*Written problem*: Set down each entry from the block beneath, exactly as written.

*Supplied information*:
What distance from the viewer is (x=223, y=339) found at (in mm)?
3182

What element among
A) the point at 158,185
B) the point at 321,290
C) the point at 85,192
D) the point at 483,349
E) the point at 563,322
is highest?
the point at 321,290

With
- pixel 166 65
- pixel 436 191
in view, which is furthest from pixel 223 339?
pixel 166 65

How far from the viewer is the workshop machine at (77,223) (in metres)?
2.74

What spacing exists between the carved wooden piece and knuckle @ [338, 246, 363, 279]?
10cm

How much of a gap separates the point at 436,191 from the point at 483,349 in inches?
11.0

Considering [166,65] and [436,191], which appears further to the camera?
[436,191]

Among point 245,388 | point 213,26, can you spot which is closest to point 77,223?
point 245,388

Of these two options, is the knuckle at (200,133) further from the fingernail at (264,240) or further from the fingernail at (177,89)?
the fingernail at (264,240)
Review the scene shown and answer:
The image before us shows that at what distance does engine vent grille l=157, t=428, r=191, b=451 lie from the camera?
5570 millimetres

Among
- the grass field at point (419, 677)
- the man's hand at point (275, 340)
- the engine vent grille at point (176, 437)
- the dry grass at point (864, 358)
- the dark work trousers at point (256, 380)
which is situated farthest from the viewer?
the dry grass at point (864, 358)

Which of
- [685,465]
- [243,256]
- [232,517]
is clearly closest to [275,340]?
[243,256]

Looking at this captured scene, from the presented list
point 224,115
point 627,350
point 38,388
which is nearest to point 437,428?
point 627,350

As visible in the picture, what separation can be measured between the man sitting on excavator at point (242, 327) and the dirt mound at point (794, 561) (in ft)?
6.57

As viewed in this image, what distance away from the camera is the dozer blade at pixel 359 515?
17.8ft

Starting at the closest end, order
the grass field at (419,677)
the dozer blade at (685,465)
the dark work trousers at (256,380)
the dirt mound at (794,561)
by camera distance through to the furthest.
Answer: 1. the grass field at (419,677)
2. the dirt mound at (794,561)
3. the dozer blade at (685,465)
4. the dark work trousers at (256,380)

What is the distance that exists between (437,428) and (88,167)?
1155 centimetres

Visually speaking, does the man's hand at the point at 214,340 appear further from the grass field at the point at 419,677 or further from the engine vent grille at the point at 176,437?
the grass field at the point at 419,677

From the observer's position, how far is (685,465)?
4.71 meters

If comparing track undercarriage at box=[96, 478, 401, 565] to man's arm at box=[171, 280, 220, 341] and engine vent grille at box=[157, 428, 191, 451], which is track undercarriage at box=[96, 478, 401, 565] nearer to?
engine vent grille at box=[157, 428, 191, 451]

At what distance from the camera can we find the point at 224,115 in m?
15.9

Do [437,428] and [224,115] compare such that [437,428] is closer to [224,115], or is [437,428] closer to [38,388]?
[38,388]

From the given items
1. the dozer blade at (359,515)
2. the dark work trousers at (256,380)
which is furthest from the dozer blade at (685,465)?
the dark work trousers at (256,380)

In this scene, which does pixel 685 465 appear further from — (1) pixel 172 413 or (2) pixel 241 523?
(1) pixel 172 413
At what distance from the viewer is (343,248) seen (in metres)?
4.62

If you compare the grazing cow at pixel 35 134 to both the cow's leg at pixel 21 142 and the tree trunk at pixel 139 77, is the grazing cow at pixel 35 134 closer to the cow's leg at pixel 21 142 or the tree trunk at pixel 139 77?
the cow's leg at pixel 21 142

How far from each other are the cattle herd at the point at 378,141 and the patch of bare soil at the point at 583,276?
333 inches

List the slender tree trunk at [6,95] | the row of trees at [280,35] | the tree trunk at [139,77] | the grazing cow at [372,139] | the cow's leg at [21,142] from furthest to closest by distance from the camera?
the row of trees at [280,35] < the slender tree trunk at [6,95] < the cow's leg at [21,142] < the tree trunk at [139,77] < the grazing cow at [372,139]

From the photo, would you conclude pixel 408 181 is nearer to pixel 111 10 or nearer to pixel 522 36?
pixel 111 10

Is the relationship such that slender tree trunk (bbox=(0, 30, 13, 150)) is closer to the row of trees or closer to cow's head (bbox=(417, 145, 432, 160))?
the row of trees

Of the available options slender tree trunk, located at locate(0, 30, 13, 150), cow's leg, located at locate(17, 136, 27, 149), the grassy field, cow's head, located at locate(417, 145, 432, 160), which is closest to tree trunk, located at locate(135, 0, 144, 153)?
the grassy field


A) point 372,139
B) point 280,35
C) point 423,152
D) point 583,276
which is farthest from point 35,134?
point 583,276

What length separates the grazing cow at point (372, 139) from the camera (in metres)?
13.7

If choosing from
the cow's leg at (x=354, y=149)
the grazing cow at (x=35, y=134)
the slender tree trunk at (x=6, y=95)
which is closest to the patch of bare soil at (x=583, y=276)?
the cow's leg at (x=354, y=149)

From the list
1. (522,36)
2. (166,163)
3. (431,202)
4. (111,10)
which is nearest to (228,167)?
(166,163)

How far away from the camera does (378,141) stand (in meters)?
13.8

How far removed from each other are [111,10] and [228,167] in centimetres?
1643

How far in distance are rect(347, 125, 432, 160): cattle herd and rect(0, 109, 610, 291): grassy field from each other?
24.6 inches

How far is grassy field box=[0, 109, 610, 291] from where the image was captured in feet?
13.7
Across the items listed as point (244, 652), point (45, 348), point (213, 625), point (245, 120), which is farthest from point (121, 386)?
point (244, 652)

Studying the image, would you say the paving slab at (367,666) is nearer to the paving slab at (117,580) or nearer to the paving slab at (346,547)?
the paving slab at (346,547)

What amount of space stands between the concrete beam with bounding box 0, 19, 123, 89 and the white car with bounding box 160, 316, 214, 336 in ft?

*Reply*:
What distance from the viewer is (x=223, y=339) found at (in mm)?
3182

What element among
A) the point at 158,185
B) the point at 321,290
C) the point at 85,192
D) the point at 483,349
E) the point at 563,322
is highest?
the point at 321,290

With
- pixel 166 65
- pixel 436 191
in view, which is furthest from pixel 223 339?
pixel 166 65

How far from the viewer is the workshop machine at (77,223) (in metres)?
2.74

What spacing exists between the carved wooden piece and knuckle @ [338, 246, 363, 279]?
10cm

How much of a gap separates the point at 436,191 from the point at 483,349 in inches?
11.0

Considering [166,65] and [436,191], which appears further to the camera?
[436,191]

Among point 245,388 | point 213,26, can you spot which is closest to point 77,223?
point 245,388

Of these two options, is the knuckle at (200,133) further from the fingernail at (264,240) or further from the fingernail at (177,89)?
the fingernail at (264,240)
Review the scene shown and answer:
The image before us shows that at what distance does engine vent grille l=157, t=428, r=191, b=451 lie from the camera?
5570 millimetres

Among
- the grass field at point (419, 677)
- the man's hand at point (275, 340)
- the engine vent grille at point (176, 437)
- the dry grass at point (864, 358)
- the dark work trousers at point (256, 380)
which is situated farthest from the viewer?
the dry grass at point (864, 358)

Which of
- [685,465]
- [243,256]
- [232,517]
is clearly closest to [275,340]?
[243,256]

Looking at this captured scene, from the presented list
point 224,115
point 627,350
point 38,388
which is nearest to point 437,428?
point 627,350

As visible in the picture, what separation can be measured between the man sitting on excavator at point (242, 327) and the dirt mound at point (794, 561) (in ft)?
6.57

As viewed in this image, what distance away from the camera is the dozer blade at pixel 359 515?
17.8ft

Starting at the closest end, order
the grass field at (419,677)
the dozer blade at (685,465)
the dark work trousers at (256,380)
the dirt mound at (794,561)
by camera distance through to the furthest.
Answer: 1. the grass field at (419,677)
2. the dirt mound at (794,561)
3. the dozer blade at (685,465)
4. the dark work trousers at (256,380)

What is the distance that exists between (437,428) and (88,167)?
1155 centimetres

Visually speaking, does the man's hand at the point at 214,340 appear further from the grass field at the point at 419,677 or further from the engine vent grille at the point at 176,437?
the grass field at the point at 419,677

From the observer's position, how far is (685,465)?
4.71 meters

If comparing track undercarriage at box=[96, 478, 401, 565] to man's arm at box=[171, 280, 220, 341] and engine vent grille at box=[157, 428, 191, 451], which is track undercarriage at box=[96, 478, 401, 565] nearer to?
engine vent grille at box=[157, 428, 191, 451]

At what distance from the camera can we find the point at 224,115 in m?
15.9

Do [437,428] and [224,115] compare such that [437,428] is closer to [224,115], or is [437,428] closer to [38,388]?
[38,388]

From the given items
1. the dozer blade at (359,515)
2. the dark work trousers at (256,380)
which is furthest from the dozer blade at (685,465)?
the dark work trousers at (256,380)

In this scene, which does pixel 685 465 appear further from — (1) pixel 172 413 or (2) pixel 241 523?
(1) pixel 172 413
At what distance from the viewer is (343,248) seen (in metres)?
4.62

If you compare the grazing cow at pixel 35 134 to both the cow's leg at pixel 21 142 and the tree trunk at pixel 139 77, is the grazing cow at pixel 35 134 closer to the cow's leg at pixel 21 142 or the tree trunk at pixel 139 77?
the cow's leg at pixel 21 142

How far from each other are the cattle herd at the point at 378,141 and the patch of bare soil at the point at 583,276?
333 inches

List the slender tree trunk at [6,95] | the row of trees at [280,35] | the tree trunk at [139,77] | the grazing cow at [372,139] | the cow's leg at [21,142] from furthest to closest by distance from the camera?
the row of trees at [280,35] < the slender tree trunk at [6,95] < the cow's leg at [21,142] < the tree trunk at [139,77] < the grazing cow at [372,139]

From the photo, would you conclude pixel 408 181 is nearer to pixel 111 10 or nearer to pixel 522 36?
pixel 111 10

Is the relationship such that slender tree trunk (bbox=(0, 30, 13, 150)) is closer to the row of trees or closer to cow's head (bbox=(417, 145, 432, 160))?
the row of trees

Of the available options slender tree trunk, located at locate(0, 30, 13, 150), cow's leg, located at locate(17, 136, 27, 149), the grassy field, cow's head, located at locate(417, 145, 432, 160), which is closest to tree trunk, located at locate(135, 0, 144, 153)?
the grassy field


A) point 372,139
B) point 280,35
C) point 423,152
D) point 583,276
which is farthest from point 35,134?
point 583,276

What length separates the grazing cow at point (372, 139) from the camera (in metres)?
13.7

If choosing from
the cow's leg at (x=354, y=149)
the grazing cow at (x=35, y=134)
the slender tree trunk at (x=6, y=95)
which is closest to the patch of bare soil at (x=583, y=276)?
the cow's leg at (x=354, y=149)

From the list
1. (522,36)
2. (166,163)
3. (431,202)
4. (111,10)
which is nearest to (228,167)?
(166,163)

How far away from the camera does (378,141) stand (in meters)?
13.8

How far removed from each other are [111,10] and [228,167] in centimetres?
1643

How far in distance are rect(347, 125, 432, 160): cattle herd and rect(0, 109, 610, 291): grassy field from each other?
24.6 inches

How far is grassy field box=[0, 109, 610, 291] from where the image was captured in feet?
13.7
Across the items listed as point (244, 652), point (45, 348), point (213, 625), point (245, 120), which is farthest from point (121, 386)?
point (244, 652)

Studying the image, would you say the paving slab at (367,666) is nearer to the paving slab at (117,580) or nearer to the paving slab at (346,547)?
the paving slab at (346,547)

What amount of space stands between the concrete beam with bounding box 0, 19, 123, 89 and the white car with bounding box 160, 316, 214, 336 in ft?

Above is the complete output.